To obtain software modularity, computations are broken into several 
processes. For example, a transaction arriving from a terminal passes 
through a line-handler process (say x.25), a protocol process (e.g. 
SNA), a presentation services process to do screen handling, an 
application process which has the database logic, and several disc 
processes which manage discs, disc buffer pools, locks and audit 
trails. This breaks the application into many small modules. These 
modules are units of service and of failure. If one fails, it's 
computation switches to its backup process. 

If"a process performs a particular service, for example acting as a 
name server or managing a particular database, then as the system 
grows, traffic against this server is likely to grow. Gradually, the 
load on such a process will increase until it becomes a bottleneck. 
Such bottlenecks can be an impediment to linear growth in performance 
as processors are added.
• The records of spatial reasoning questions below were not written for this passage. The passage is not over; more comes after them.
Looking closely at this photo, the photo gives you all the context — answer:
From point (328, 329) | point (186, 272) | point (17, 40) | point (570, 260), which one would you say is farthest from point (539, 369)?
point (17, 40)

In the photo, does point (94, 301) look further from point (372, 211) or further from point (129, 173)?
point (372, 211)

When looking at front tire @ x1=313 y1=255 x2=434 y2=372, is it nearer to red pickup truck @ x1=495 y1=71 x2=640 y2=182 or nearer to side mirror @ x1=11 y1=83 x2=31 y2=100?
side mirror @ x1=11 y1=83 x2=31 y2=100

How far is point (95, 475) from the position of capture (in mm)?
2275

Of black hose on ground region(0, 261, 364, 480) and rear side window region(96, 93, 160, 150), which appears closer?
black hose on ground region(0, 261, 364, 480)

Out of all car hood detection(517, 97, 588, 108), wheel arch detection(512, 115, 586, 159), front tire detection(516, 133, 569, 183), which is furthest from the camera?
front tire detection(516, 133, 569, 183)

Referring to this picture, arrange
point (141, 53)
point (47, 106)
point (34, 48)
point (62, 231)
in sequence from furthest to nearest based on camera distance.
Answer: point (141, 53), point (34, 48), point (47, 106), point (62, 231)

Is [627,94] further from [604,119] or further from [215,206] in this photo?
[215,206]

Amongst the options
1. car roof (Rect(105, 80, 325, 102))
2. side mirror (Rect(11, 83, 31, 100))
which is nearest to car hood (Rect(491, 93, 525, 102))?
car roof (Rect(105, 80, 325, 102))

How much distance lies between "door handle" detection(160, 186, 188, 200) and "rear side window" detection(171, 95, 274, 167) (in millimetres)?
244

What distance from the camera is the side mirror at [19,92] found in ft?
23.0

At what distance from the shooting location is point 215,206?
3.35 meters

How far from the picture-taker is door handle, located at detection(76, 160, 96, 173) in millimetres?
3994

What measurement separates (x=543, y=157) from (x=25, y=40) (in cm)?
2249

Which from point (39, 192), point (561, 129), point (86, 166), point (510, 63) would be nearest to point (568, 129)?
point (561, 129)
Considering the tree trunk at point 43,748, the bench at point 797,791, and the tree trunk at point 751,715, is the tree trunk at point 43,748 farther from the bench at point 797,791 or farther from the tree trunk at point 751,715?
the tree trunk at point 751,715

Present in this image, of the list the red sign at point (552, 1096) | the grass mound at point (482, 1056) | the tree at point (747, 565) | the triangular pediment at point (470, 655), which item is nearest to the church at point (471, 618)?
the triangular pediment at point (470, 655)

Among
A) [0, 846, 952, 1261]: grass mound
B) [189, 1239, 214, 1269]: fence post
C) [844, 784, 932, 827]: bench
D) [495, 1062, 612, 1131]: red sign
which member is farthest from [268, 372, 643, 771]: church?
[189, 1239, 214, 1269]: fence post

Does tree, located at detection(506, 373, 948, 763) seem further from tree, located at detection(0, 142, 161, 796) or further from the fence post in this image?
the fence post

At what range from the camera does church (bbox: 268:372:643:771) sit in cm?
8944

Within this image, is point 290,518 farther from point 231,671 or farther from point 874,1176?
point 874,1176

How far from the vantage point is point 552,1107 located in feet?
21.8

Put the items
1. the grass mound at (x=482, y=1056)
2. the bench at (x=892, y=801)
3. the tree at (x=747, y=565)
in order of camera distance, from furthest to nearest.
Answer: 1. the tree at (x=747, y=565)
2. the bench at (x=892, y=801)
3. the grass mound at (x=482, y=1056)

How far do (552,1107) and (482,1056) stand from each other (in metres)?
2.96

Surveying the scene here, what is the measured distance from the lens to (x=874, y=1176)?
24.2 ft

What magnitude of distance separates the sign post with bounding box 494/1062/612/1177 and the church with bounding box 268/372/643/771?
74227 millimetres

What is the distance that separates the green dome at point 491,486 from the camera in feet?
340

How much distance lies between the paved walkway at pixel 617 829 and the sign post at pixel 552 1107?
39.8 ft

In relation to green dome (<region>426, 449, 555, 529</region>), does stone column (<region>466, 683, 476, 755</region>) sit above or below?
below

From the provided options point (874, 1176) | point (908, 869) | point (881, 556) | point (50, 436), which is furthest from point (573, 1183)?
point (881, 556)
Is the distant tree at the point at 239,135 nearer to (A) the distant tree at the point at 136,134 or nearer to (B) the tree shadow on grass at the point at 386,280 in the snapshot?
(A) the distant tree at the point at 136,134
The concept of process server class is 
introduced to circumvent this problem. A server class is a collection 
of processes all of which perform the same function. These processes 
are typically spread over several processors. Requests are sent to 
the class rather than to individual members of the class. As the load 
increases, members are added to the class. If a member fails or if 
one of the processors fail, the server class migrates into the 
remaining processors. As the load decreases, the server class shrinks. 
Hence process server classes are a mechanism for fault tolerance and 
for load balancing in a distributed system [Tandem Pathway].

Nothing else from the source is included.